RECORDS PROVIDED

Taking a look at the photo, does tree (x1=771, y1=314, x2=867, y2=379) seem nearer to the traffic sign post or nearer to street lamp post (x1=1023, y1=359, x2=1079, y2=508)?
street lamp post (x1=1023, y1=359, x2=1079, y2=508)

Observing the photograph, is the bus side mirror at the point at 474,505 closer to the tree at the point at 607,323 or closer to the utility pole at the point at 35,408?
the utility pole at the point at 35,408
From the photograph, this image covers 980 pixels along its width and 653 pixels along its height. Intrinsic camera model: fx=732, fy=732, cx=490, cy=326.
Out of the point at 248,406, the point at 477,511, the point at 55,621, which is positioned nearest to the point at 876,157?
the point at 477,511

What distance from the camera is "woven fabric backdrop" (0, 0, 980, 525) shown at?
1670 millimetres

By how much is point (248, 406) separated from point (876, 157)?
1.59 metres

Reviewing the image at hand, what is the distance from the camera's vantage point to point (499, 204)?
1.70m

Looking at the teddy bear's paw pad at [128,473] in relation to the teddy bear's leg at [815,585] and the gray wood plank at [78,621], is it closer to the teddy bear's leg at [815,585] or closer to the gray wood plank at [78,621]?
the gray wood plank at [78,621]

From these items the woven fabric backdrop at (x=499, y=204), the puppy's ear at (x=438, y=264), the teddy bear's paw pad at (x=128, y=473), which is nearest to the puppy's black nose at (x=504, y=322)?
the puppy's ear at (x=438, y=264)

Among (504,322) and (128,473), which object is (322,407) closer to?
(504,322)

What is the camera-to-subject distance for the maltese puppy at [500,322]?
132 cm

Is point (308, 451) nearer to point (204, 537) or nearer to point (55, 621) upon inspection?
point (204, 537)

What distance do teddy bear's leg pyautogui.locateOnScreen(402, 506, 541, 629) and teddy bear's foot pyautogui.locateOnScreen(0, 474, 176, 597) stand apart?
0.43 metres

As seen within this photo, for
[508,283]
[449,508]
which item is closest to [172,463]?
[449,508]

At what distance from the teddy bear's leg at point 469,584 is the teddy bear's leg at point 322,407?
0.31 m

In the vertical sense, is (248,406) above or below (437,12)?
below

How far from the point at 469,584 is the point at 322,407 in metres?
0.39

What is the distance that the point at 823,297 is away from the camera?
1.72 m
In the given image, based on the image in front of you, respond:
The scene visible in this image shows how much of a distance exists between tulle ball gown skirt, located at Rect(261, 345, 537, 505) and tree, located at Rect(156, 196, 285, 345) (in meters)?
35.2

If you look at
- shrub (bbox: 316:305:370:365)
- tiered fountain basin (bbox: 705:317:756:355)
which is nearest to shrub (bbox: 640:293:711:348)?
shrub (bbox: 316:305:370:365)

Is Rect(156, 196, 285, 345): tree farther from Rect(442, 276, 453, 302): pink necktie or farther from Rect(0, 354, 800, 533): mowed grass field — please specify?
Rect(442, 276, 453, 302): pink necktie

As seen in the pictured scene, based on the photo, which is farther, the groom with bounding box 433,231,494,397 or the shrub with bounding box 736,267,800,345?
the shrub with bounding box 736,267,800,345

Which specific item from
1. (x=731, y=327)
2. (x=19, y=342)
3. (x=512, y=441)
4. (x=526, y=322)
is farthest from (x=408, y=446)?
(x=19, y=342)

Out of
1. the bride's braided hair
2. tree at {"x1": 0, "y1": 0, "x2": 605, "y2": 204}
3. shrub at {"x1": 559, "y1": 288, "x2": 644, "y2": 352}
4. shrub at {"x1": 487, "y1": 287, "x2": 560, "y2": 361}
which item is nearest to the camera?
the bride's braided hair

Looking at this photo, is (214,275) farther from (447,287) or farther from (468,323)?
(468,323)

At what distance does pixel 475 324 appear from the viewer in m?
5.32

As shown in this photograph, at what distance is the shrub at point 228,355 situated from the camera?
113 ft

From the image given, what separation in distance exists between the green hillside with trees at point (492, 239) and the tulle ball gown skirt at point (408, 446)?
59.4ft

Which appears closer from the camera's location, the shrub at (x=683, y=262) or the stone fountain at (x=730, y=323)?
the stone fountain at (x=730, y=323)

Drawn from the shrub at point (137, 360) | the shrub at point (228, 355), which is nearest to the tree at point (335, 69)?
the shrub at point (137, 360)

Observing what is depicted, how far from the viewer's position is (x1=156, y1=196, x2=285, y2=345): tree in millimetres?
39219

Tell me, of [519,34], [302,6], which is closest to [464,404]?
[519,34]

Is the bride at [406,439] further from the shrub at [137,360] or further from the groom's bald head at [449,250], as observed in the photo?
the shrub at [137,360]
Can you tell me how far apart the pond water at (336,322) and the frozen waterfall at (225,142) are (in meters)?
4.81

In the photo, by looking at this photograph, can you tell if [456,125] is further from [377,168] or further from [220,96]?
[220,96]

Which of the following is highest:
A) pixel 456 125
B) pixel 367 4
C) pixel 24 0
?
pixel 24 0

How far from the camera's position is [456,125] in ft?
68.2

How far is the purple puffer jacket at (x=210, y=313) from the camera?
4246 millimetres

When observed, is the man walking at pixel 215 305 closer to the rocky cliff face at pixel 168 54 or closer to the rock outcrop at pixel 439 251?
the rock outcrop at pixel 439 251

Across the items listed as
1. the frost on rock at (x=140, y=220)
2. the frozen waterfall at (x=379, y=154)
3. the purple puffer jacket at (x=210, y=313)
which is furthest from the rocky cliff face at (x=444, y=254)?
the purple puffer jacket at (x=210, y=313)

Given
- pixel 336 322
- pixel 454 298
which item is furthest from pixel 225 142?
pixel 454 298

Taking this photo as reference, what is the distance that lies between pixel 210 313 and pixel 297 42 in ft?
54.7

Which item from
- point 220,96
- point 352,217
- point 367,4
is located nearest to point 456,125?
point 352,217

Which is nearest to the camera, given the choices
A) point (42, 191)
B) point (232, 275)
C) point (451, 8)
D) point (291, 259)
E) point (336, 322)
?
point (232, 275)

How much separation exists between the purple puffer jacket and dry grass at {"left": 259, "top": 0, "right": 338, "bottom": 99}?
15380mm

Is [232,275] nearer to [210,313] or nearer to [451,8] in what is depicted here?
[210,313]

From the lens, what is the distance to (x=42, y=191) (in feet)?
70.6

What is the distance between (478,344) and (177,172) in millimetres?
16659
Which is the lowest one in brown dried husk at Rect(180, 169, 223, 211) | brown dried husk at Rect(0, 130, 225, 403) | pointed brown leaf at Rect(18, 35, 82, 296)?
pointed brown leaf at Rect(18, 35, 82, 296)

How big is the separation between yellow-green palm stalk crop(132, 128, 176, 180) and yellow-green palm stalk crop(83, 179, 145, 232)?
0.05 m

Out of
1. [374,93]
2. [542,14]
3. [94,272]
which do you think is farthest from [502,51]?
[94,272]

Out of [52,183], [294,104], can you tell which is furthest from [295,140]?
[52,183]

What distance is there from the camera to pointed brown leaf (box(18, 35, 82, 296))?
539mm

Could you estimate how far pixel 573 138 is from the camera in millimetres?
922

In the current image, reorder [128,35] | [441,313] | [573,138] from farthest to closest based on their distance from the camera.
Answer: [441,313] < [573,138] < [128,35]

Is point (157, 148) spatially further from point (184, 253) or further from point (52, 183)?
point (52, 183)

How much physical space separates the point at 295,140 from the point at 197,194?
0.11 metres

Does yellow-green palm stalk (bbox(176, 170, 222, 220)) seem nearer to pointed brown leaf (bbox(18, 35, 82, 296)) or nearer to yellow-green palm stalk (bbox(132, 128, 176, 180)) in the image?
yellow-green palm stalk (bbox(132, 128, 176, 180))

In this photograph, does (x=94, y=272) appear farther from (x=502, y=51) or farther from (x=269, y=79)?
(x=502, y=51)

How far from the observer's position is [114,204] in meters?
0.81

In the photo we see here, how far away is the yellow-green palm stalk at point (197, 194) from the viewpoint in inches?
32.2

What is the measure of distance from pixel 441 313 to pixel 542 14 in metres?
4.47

PROBLEM STATEMENT
Repeat, without changes, every line from the one that contains "Is [232,275] nearer" through the final line of the data.

RESULT OF THIS EXERCISE
Is [232,275] nearer to [210,313] or nearer to [451,8] in what is depicted here?
[210,313]

From the lens, what is the distance to (x=42, y=191) (in feet)?
70.6

What is the distance between (478,344) and (177,172) in millimetres?
16659
Which is the lowest one in brown dried husk at Rect(180, 169, 223, 211) | brown dried husk at Rect(0, 130, 225, 403) | pointed brown leaf at Rect(18, 35, 82, 296)?
pointed brown leaf at Rect(18, 35, 82, 296)

How big is the separation between yellow-green palm stalk crop(132, 128, 176, 180) and yellow-green palm stalk crop(83, 179, 145, 232)?
0.05 m

Out of
1. [374,93]
2. [542,14]
3. [94,272]
which do you think is farthest from [502,51]?
[94,272]

Out of [52,183], [294,104], can you tell which is furthest from [295,140]?
[52,183]

What distance is there from the camera to pointed brown leaf (box(18, 35, 82, 296))?
539mm

Could you estimate how far pixel 573 138 is from the camera in millimetres?
922

In the current image, reorder [128,35] | [441,313] | [573,138] from farthest to closest based on their distance from the camera.
Answer: [441,313] < [573,138] < [128,35]

Is point (157, 148) spatially further from point (184, 253) or further from point (52, 183)?
point (52, 183)

How much physical space separates the point at 295,140 from the point at 197,194?
0.11 metres

Does yellow-green palm stalk (bbox(176, 170, 222, 220)) seem nearer to pointed brown leaf (bbox(18, 35, 82, 296)) or nearer to yellow-green palm stalk (bbox(132, 128, 176, 180)) in the image?
yellow-green palm stalk (bbox(132, 128, 176, 180))

In this photograph, does (x=94, y=272) appear farther from (x=502, y=51) or farther from (x=269, y=79)?
(x=502, y=51)

How far from the observer's position is [114,204] in meters?
0.81

In the photo we see here, how far away is the yellow-green palm stalk at point (197, 194) from the viewpoint in inches?
32.2

What is the measure of distance from pixel 441 313 to pixel 542 14 in metres?
4.47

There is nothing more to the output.